During a European Union privacy conference, Apple’s Tim Cooke just recently issued a call to action for U.S.-wide data-protection regulation, saying individuals’ personal information has been “weaponized.” According to the same article, U.S. Senator Mark Warner said he was encouraged by Microsoft, Apple and others’ support of regulation. He said, “Too often we’ve heard companies whose business models depend on intrusive and opaque collection of user data claim that any changes to the status quo will radically undermine American innovation, but Apple and others demonstrate that innovation doesn’t have to be a race to the bottom when it comes to data protection and user rights.”
But how will GDPR really impact AI? What happens, for example, when specific information needs to be collected on individuals to predict customer behavior, such as who might be likely to purchase a product or upgrade technology? Besides allowing people to request that companies remove their data, GDPR also requires companies to anonymize their data, unless identifying information is crucial to its worthiness.
This is especially true when it comes to AI in healthcare. According to an article, the GDPR introduced a right to explanation, which means that the logic of an automated decision can be challenged and the results tested – so businesses will need to think carefully before building an AI solution that cannot explain itself. Where required by GDPR, privacy impact assessments will be needed and privacy will take on even more urgency.
To conform to data privacy needs, professionals in all industries working with big data need to take out identifying details before processing the information. Similarly, the businesses using them should ensure that there is training or verify their workers’ knowledge in handling big data to avoid ethical violations and significant fines.
Maybe It’s not all bad news for AI innovation
There is a lot of speculation out there about what privacy regulations will mean for AI, but ironically, the regulations that some feel are stifling innovation may actually be forcing businesses to get their data houses in order. Consider that one of the main barriers to AI is data collection and many companies don’t know what type of data they have, let alone where it is or in what shape it is in. It’s common for different departments or business units to have their own data silos, leaving everyone to guess about what information is available in their organization.
Now, GDPR and other regulations are forcing companies to take a long hard look at their data and get their houses in order. They have to think critically about their data, what type they are storing, and what rules they are implementing to protect it. They need to find out where the data is, what it contains, how it is being used and ensure that the quality is good. Accomplishing all of these things and unlocking the data that has been stuck inside an organization is critical for any AI effort.
There’s always another way
The market is finding a way to unlock all of this hidden data – and to do so securely. Technology like synthetic data generation lets companies access personal information without identifying any individuals. Apple uses differential privacy to gather information on a group of users without using individual information, and Google offers a data loss prevention technology that strips personal information from databases.
Vendors are continuing to provide incentives for individuals to share their data. While that’s nothing new – it’s been around since loyalty cards were introduced – they are finding new and more attractive ways to encourage customers to opt in with their information.

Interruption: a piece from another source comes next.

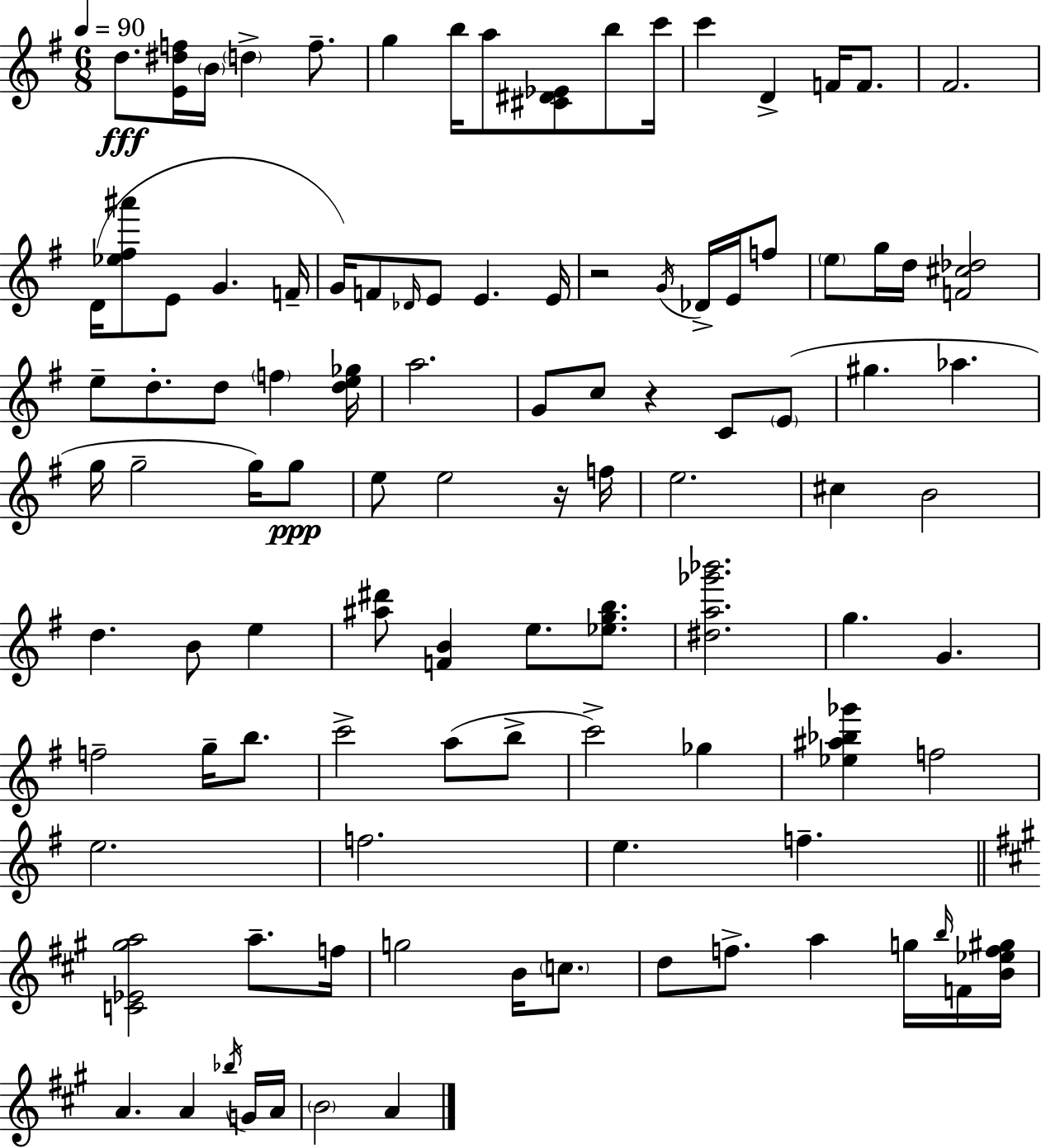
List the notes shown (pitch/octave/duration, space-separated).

D5/e. [E4,D#5,F5]/s B4/s D5/q F5/e. G5/q B5/s A5/e [C#4,D#4,Eb4]/e B5/e C6/s C6/q D4/q F4/s F4/e. F#4/h. D4/s [Eb5,F#5,A#6]/e E4/e G4/q. F4/s G4/s F4/e Db4/s E4/e E4/q. E4/s R/h G4/s Db4/s E4/s F5/e E5/e G5/s D5/s [F4,C#5,Db5]/h E5/e D5/e. D5/e F5/q [D5,E5,Gb5]/s A5/h. G4/e C5/e R/q C4/e E4/e G#5/q. Ab5/q. G5/s G5/h G5/s G5/e E5/e E5/h R/s F5/s E5/h. C#5/q B4/h D5/q. B4/e E5/q [A#5,D#6]/e [F4,B4]/q E5/e. [Eb5,G5,B5]/e. [D#5,A5,Gb6,Bb6]/h. G5/q. G4/q. F5/h G5/s B5/e. C6/h A5/e B5/e C6/h Gb5/q [Eb5,A#5,Bb5,Gb6]/q F5/h E5/h. F5/h. E5/q. F5/q. [C4,Eb4,G#5,A5]/h A5/e. F5/s G5/h B4/s C5/e. D5/e F5/e. A5/q G5/s B5/s F4/s [B4,Eb5,F5,G#5]/s A4/q. A4/q Bb5/s G4/s A4/s B4/h A4/q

Retail and e-commerce industries, in particular, will have a hard time adjusting to new privacy regulations because it is not anything they have ever had to do before. They can learn from industries like healthcare and financial services that have had to grapple with these data privacy issues for a while and figured out how to manage data privacy effectively and still mine the data they need. For example, healthcare organizations know how to share information in files while masking personal data.
How personal do you want to get?
When it comes down to it, how often do you really need to know about a specific customer? To determine what products to offer and the order in which to display website content, for example, companies need to know about patterns of behavior, and in some cases where individuals are located, but very specific and personalized data may not necessarily be needed. After all, data is needed to train algorithms, not to expose specific individuals. While AI innovation is being fueled to new heights thanks to solid, quality data, individual privacy need not be sacrificed in the process.